发布时间：2018-07-24 19:09

【摘要】：DC-DC变换器的动态性能对于电子设备的安全可靠运行至关重要,在大多数功率变换器应用中,通常在其额定工作点附近采用局部线性化方法建立小信号数学模型,并基于此模型设计线性控制器。但是Buck型DC-DC变换器具有强非线性,并且其传递函数含有与负载相关的极点,这给传统线性控制策略在变换器中的应用带来了挑战。本文设计一种基于单输入模糊PID (single-input fuzzy PID, SIF-PID)控制算法的快速响应低超调Buck型DC-DC变换器,控制算法以较小的硬件资源占有率使变换器获得优良的动态性能。
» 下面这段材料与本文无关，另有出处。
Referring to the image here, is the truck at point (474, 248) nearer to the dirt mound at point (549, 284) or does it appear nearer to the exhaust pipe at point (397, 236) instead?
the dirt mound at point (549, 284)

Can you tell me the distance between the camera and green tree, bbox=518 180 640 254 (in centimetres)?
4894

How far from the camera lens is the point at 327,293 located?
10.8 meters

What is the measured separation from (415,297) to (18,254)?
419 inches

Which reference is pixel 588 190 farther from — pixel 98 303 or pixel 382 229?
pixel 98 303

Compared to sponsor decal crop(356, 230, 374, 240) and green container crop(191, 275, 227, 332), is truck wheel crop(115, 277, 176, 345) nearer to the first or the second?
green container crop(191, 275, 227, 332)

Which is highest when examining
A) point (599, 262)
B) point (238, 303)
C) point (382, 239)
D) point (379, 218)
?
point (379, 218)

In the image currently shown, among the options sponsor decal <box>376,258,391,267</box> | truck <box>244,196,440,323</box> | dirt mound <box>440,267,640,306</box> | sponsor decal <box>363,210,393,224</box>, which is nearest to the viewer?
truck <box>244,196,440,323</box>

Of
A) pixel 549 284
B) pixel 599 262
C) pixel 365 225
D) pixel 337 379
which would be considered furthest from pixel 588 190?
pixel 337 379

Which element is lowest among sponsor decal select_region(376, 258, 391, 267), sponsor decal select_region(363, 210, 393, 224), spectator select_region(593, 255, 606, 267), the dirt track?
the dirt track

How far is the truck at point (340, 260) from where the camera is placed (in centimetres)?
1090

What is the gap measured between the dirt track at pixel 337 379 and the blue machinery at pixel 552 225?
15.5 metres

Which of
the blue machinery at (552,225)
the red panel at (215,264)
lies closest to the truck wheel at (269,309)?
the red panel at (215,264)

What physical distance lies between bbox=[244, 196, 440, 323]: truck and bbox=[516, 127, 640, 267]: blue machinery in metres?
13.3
首先,研究变换器系统主拓扑和控制回路各功能模块的工作原理,建立补偿前系统的传递函数；然后采用频域法对PID控制器进行参数整定,并设计模糊逻辑输入输出变量的隶属函数；其次,通过分析变换器系统响应曲线及其在模糊规则表中的映射,建立具有快速响应和低超调特性的二维Toeplitz型模糊规则表,得到双输入模糊PID控制器；最后,采用符号距离法对双输入模糊PID控制器进行降维,得到单输入模糊PID控制器以降低算法的硬件资源占有率,同时运用遗传算法进行参数寻优,保证降维得到的单输入模糊PID控制器具有和双输入模糊PID控制器等价的控制性能。本文基于FPGA搭建数字控制Buck型DC-DC变换器验证平台,对系统在不同条件下进行测试。在启动过程中,基于单输入和双输入模糊PID算法的变换器建立时间分别为1821μs和178μs,二者近似相等,而基于常规PID算法的变换器建立时间为252μs；当负载电流在0.8A和1.0A之间跳变时,基于单输入和双输入模糊PID算法的变换器同样具有近似相等的恢复时间与过冲,且小于采用PID算法的变换器恢复时间与过冲：当输入电压从2.0V到5.0V变化以及负载电流从0A到1.2A变化时,基于单输入模糊PID算法的变换器输出电压能够以小于1%的偏差稳定在1.8V,其电压纹波为26mV,满足变换器的设计规格和稳态性能要求。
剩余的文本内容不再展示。